Females and Males of Reproductive Potential
Infertility
Use of opioids for an extended period of time may cause reduced fertility in females and males of reproductive potential. It is not known whether these effects on fertility are reversible [see Adverse Reactions (6.2), Clinical Pharmacology (12.2), Nonclinical Toxicology (13.1)].
Pediatric Use
Safety and effectiveness of XTAMPZA ER in pediatric patients below the age of 18 years have not been established.
Geriatric Use
In controlled pharmacokinetic studies in elderly subjects (greater than 65 years) the clearance of oxycodone was slightly reduced. Compared to young adults, the plasma concentrations of oxycodone were increased approximately 15% [see Clinical Pharmacology (12.3)]. Of the total number of subjects entered into the titration phase of the Phase 3 study for XTAMPZA ER (740), 88 (12%) were age 65 and older. In this clinical trial with appropriate initiation of therapy and dose titration, no untoward or unexpected adverse reactions were seen in the elderly patients who received XTAMPZA ER. Thus, the usual doses and dosing intervals may be appropriate for elderly patients. Use caution when selecting a dosage for an elderly patient, usually starting at the low end of the dosing range, reflecting the greater frequency of decreased hepatic, renal, or cardiac function, concomitant disease, and use of other drug therapy.
Respiratory depression is the chief risk in elderly patients treated with opioids and has occurred after large initial doses were administered to patients who were not opioid-tolerant or when opioids were co-administered with other agents that depress respiration. Titrate the dosage of XTAMPZA ER slowly in geriatric patients and frequently reevaluate the patient for signs of central nervous system and respiratory depression [see Warnings and Precautions (5.8)].
Hepatic Impairment
A study in patients with hepatic impairment demonstrated greater plasma oxycodone concentrations than those seen at equivalent doses in persons with normal hepatic function. A similar effect on plasma oxycodone concentrations can be expected for patients with hepatic impairment taking XTAMPZA ER. Therefore, in the setting of hepatic impairment, start dosing patients at 1/3 to 1/2 the usual starting dose followed by careful dose titration. Use of alternative analgesics is recommended for patients who require a dose of XTAMPZA ER less than 9 mg [see Dosage and Administration (2.4), Clinical Pharmacology (12.3)].
Renal Impairment
In patients with renal impairment, as evidenced by decreased creatinine clearance (<60 mL/min), the concentrations of oxycodone in the plasma are approximately 50% higher than in subjects with normal renal function. Follow a conservative approach to dose initiation and adjust according to the clinical situation. Use of alternative analgesics is recommended for patients who require a dose of XTAMPZA ER less than 9 mg [see Clinical Pharmacology (12.3)].
Sex Differences
In pharmacokinetic studies with XTAMPZA ER, healthy female subjects demonstrate up to 20% higher oxycodone plasma exposures than males, even after considering differences in body weight or BMI. The clinical relevance of a difference of this magnitude is low for a drug intended for chronic usage at individualized dosages. In the Phase 3 clinical trial there was a greater frequency of typical opioid adverse events for females than males; there was no male/female difference detected for efficacy.

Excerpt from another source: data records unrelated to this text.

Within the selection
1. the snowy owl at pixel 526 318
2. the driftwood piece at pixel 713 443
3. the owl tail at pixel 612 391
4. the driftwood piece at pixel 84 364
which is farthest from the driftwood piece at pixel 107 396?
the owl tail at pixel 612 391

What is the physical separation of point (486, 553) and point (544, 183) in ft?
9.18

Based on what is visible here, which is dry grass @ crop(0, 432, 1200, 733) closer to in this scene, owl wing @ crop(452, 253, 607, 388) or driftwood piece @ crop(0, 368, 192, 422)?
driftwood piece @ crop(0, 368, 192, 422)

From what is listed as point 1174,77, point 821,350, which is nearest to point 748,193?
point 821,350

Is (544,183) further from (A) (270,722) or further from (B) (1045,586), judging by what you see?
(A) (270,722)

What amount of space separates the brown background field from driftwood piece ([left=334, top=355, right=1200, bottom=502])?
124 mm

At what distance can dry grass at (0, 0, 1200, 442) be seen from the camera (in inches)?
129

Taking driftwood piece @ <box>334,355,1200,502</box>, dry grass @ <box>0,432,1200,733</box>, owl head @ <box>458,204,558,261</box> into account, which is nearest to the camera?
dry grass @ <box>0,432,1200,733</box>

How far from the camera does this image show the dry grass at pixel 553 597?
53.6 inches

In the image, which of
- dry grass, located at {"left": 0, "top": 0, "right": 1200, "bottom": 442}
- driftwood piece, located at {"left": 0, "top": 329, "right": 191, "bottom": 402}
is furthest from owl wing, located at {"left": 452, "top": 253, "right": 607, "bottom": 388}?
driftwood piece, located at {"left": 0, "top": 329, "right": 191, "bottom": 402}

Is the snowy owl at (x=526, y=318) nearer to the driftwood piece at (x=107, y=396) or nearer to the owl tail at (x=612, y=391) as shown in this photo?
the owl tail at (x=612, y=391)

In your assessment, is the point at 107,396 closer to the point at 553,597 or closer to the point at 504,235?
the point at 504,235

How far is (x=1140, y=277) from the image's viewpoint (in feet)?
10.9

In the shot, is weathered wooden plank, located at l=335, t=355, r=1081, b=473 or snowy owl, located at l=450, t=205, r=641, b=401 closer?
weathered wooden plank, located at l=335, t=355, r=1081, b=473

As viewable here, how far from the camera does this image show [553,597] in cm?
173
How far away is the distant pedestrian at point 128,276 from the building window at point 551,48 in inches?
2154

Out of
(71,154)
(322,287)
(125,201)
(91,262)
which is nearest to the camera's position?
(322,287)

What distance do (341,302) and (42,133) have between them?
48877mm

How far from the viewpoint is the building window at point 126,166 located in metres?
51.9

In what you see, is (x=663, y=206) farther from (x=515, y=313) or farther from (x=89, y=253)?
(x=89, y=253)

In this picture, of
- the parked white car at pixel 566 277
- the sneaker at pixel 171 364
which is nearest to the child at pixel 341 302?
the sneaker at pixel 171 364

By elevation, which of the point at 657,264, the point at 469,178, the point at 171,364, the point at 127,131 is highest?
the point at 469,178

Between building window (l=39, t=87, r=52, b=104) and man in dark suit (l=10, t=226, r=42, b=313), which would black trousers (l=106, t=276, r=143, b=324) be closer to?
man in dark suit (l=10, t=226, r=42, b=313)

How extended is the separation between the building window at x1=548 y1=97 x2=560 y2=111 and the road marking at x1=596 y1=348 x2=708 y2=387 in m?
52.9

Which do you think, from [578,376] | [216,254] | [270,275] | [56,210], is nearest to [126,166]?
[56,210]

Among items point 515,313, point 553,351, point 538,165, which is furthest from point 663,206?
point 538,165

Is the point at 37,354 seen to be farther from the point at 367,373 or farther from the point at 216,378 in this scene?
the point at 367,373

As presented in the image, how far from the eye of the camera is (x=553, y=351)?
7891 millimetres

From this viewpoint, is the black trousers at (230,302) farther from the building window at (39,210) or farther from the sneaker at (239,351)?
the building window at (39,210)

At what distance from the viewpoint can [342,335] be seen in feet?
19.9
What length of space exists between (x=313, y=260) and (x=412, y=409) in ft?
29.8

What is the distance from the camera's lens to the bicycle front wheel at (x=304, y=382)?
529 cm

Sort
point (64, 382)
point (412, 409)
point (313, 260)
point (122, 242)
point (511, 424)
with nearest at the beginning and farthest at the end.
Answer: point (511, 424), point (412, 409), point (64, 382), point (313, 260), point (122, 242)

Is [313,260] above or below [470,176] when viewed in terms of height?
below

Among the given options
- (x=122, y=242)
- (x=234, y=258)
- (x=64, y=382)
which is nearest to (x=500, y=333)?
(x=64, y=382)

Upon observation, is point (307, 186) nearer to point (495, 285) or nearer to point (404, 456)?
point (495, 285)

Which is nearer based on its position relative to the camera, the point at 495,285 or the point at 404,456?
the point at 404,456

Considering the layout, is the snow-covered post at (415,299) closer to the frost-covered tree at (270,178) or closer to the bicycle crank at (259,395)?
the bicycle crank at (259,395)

XTAMPZA ER is contraindicated in patients with:
- Significant respiratory depression [see Warnings and Precautions (5.2)]
- Acute or severe bronchial asthma in an unmonitored setting or in the absence of resuscitative equipment [see Warnings and Precautions (5.8)]
- Known or suspected gastrointestinal obstruction, including paralytic ileus [see Warnings and Precautions (5.12)]
- Hypersensitivity (e.g., anaphylaxis) to oxycodone.